Rev. James Jackson calls Mechanicsville his “stomping ground.” He’s been living and pastoring a community church for the past 30 years. “It’s very encouraging what is being done here with affordable housing,” he says. “My concern is that they are going to be rentals for the first 15 years, and that doesn’t always provide for stability in the neighborhood.”

Noel Khalil, the Chairman/CEO of Columbia Residential, is arguably Atlanta’s most prominent and profitable Black developer. He and Janis Ware are partners in the Mechanicsville Cityside project. “The city leadership recognizes that we have a ‘Manhattan-ization’ process occurring in Atlanta, and they are very aggressively and assertively trying to find a way to make sure that we have as much affordable housing as possible I have to commend Mayor Kasim Reed. Most other cities just want higher income people.”

That’s Jane Ridley’s concern. She has lived in Mechanicsville for almost 40 years and fears she and others soon may be unable to afford to stay in the community. Mechanicsville sits in the shadow of downtown just west of Turner Field. It is one of the oldest neighborhoods in Atlanta.

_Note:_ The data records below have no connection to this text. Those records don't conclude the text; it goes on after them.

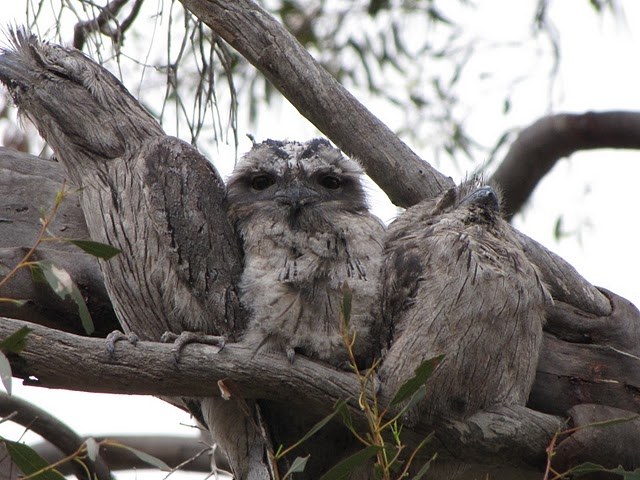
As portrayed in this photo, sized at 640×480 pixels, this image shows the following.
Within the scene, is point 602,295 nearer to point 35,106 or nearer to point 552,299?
point 552,299

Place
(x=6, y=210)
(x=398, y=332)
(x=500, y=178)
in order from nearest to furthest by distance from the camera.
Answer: (x=398, y=332), (x=6, y=210), (x=500, y=178)

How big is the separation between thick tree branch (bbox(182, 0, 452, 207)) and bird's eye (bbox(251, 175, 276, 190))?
1.32 feet

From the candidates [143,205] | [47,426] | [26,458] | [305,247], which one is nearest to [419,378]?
[305,247]

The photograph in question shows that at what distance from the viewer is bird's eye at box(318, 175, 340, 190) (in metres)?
3.25

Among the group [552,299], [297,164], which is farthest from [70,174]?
[552,299]

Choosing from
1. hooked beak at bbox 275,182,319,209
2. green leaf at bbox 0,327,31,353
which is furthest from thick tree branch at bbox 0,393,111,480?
green leaf at bbox 0,327,31,353

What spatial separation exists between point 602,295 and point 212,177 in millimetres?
1457

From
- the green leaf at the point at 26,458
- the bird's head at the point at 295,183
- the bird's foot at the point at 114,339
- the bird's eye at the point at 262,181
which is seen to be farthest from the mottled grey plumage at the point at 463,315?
the green leaf at the point at 26,458

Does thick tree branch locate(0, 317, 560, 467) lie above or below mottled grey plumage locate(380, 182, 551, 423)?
below

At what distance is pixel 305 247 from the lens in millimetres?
3027

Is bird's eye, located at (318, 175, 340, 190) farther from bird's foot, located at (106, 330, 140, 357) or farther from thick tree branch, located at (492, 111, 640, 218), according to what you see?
thick tree branch, located at (492, 111, 640, 218)

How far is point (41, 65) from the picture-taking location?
11.1 feet

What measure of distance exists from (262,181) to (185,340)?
800mm

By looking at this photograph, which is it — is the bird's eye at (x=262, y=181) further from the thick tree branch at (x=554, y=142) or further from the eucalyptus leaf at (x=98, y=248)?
the thick tree branch at (x=554, y=142)
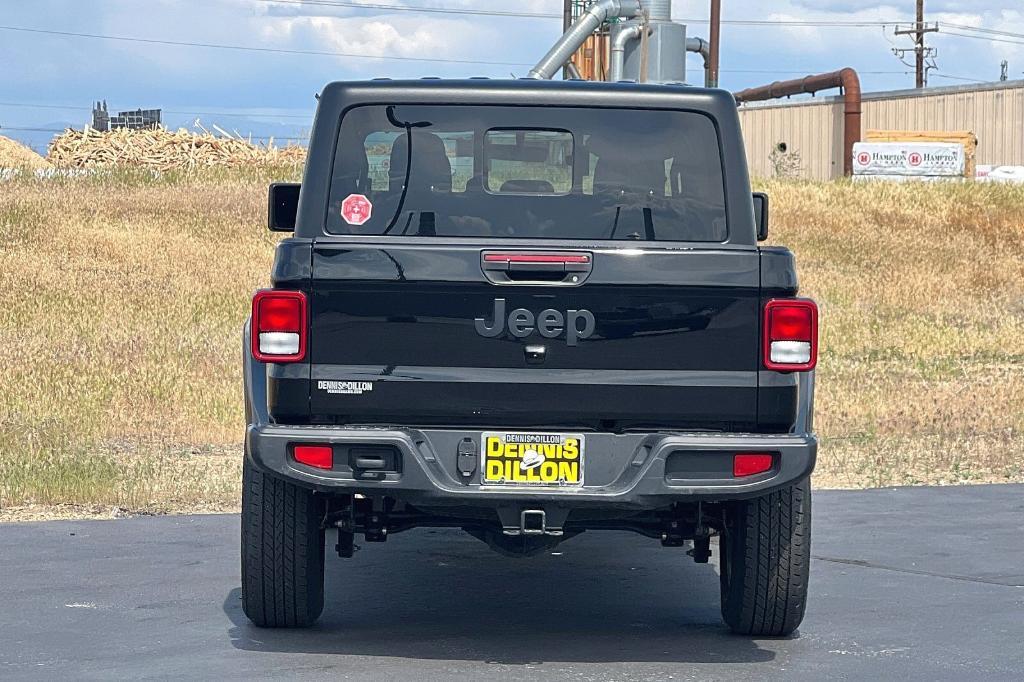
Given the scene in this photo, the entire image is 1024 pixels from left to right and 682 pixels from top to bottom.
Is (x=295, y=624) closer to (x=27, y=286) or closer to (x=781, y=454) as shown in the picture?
(x=781, y=454)

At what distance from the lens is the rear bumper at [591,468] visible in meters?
5.59

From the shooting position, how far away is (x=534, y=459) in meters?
5.67

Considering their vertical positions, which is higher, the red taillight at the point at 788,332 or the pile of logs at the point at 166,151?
the pile of logs at the point at 166,151

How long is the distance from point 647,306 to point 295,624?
1971mm

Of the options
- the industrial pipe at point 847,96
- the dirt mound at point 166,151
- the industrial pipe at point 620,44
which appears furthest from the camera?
the industrial pipe at point 847,96

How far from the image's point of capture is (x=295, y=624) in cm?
636

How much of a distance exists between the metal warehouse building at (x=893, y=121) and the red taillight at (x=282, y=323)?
4392 cm

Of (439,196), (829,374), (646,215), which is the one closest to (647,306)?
(646,215)

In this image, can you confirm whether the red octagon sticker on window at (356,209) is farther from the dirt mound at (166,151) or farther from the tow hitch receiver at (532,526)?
the dirt mound at (166,151)

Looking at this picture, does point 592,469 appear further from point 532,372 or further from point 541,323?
point 541,323

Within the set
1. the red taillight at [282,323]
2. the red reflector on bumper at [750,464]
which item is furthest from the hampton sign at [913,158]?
the red taillight at [282,323]

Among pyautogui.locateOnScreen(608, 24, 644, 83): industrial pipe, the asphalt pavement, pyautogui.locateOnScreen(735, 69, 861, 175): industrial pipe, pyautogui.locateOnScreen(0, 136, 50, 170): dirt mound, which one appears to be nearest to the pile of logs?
pyautogui.locateOnScreen(0, 136, 50, 170): dirt mound

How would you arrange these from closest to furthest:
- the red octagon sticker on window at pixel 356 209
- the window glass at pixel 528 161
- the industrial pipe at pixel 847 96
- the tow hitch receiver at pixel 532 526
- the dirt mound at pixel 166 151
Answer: the tow hitch receiver at pixel 532 526 → the red octagon sticker on window at pixel 356 209 → the window glass at pixel 528 161 → the dirt mound at pixel 166 151 → the industrial pipe at pixel 847 96

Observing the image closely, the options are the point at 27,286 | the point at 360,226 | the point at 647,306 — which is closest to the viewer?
the point at 647,306
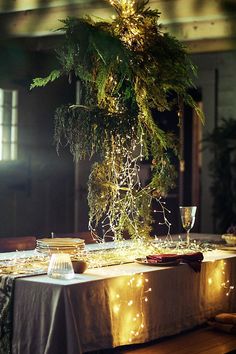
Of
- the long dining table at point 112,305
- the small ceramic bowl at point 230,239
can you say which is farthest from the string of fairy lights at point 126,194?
the small ceramic bowl at point 230,239

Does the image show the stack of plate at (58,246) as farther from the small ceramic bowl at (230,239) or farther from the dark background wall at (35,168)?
the dark background wall at (35,168)

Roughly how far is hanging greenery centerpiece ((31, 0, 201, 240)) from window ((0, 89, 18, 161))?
14.7 feet

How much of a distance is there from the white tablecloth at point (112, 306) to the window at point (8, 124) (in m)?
4.77

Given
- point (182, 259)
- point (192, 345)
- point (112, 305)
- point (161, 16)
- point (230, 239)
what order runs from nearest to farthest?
point (112, 305) → point (192, 345) → point (182, 259) → point (230, 239) → point (161, 16)

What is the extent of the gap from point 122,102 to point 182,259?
0.83m

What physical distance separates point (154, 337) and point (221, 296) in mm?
613

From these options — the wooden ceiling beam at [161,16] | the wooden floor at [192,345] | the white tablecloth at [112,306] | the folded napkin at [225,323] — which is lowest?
the wooden floor at [192,345]

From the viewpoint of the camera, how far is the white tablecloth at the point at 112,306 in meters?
2.59

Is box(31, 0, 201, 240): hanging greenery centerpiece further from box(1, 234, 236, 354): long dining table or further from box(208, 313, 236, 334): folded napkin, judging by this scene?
box(208, 313, 236, 334): folded napkin

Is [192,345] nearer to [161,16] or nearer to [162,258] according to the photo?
[162,258]

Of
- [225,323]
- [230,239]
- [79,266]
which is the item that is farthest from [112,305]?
[230,239]

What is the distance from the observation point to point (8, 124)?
800 cm

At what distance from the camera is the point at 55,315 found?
2.57 m

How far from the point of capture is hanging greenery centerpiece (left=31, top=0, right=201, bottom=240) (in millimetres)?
3311
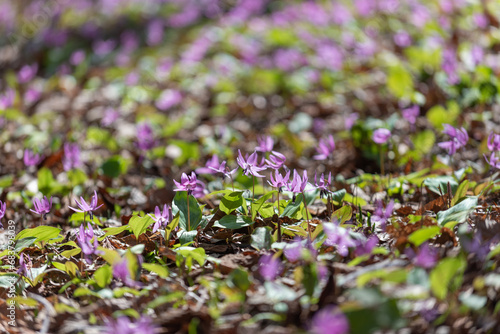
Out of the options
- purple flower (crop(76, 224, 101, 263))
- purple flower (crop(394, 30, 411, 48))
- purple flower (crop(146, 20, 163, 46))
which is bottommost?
purple flower (crop(146, 20, 163, 46))

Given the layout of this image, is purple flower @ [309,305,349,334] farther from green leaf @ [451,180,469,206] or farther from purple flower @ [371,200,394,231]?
green leaf @ [451,180,469,206]

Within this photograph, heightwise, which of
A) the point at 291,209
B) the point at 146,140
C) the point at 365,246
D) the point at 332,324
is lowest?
the point at 146,140

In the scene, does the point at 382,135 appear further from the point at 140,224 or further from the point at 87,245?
the point at 87,245

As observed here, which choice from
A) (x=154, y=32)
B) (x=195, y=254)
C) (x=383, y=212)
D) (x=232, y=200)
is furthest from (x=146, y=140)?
(x=154, y=32)

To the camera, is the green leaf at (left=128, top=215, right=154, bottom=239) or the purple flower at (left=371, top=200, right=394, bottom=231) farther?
the green leaf at (left=128, top=215, right=154, bottom=239)

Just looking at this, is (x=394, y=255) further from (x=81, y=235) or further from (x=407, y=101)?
(x=407, y=101)

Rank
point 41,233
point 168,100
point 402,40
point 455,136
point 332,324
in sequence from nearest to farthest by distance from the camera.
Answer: point 332,324
point 41,233
point 455,136
point 168,100
point 402,40

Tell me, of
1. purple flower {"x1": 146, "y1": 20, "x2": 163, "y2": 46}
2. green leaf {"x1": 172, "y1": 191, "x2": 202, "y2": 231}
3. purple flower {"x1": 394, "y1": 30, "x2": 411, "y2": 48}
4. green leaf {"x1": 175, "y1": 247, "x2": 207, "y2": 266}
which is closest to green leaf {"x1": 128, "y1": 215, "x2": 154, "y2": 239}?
green leaf {"x1": 172, "y1": 191, "x2": 202, "y2": 231}
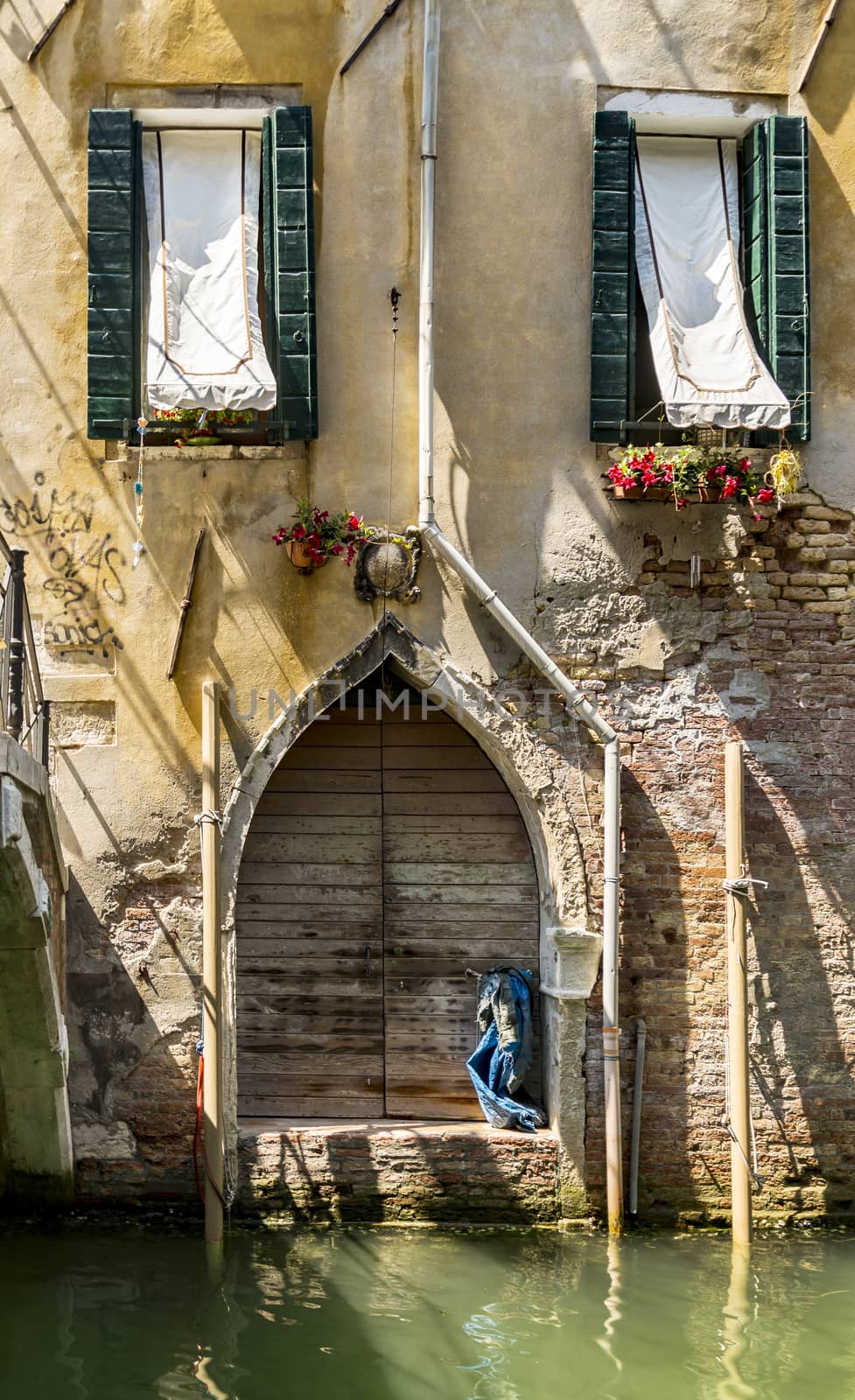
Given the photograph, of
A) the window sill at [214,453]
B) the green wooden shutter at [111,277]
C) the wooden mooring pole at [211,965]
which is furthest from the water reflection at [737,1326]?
the green wooden shutter at [111,277]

“The problem is will these homes go people that already exist in the community, will it go to low-income people so that they can find the equity in homes that most of us share,” Ridley asks, “ or will it just bring more gentrification to our neighborhood and change the total complexion of our history and our culture?”

Mayor Kasim Reed vows that will not happen on his watch. “We are laser focused on making sure that the people who have been in Atlanta for years and decades and even generations have an opportunity to continue to enjoy the success that the city is having.”

He continues, “We are as focused on making sure that we have an inclusive economy and environment and we have a genuine affordability as any city in America. It is going to continue to be a focus of my administration until the last day of the last hour that I am in office, and that way it will be a priority of my successor.”